*Brief*
Tally the lines in the records below that contain the string "path", with case counting, and reply with the number only.

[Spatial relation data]
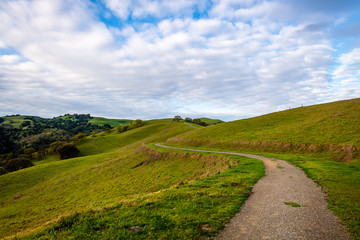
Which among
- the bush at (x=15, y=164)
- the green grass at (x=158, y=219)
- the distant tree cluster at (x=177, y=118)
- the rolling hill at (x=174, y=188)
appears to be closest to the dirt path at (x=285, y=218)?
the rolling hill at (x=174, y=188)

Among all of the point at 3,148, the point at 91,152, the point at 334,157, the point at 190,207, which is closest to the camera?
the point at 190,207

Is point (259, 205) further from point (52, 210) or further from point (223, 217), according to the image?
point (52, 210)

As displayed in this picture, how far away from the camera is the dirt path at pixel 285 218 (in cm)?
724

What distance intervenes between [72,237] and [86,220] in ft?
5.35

==

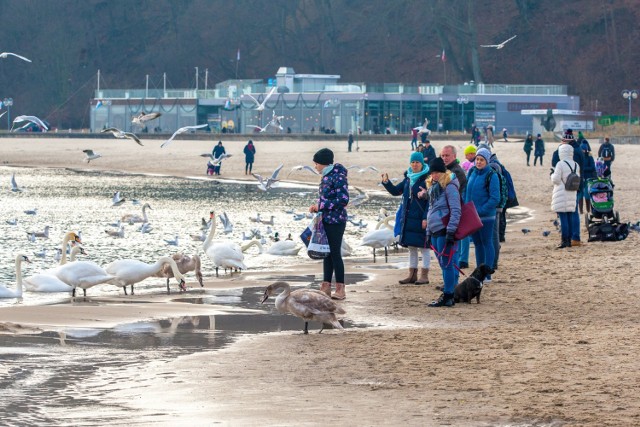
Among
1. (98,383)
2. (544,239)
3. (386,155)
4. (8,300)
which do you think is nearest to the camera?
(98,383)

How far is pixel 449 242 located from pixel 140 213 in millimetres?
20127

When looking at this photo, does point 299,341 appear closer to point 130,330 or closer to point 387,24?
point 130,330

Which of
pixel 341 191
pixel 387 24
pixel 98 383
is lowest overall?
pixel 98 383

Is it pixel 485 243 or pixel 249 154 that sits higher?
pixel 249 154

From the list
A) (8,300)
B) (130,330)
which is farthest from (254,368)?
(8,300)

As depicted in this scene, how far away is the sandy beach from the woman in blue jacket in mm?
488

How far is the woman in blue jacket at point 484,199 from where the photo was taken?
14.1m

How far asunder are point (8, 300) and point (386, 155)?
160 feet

*Output for this exercise*
2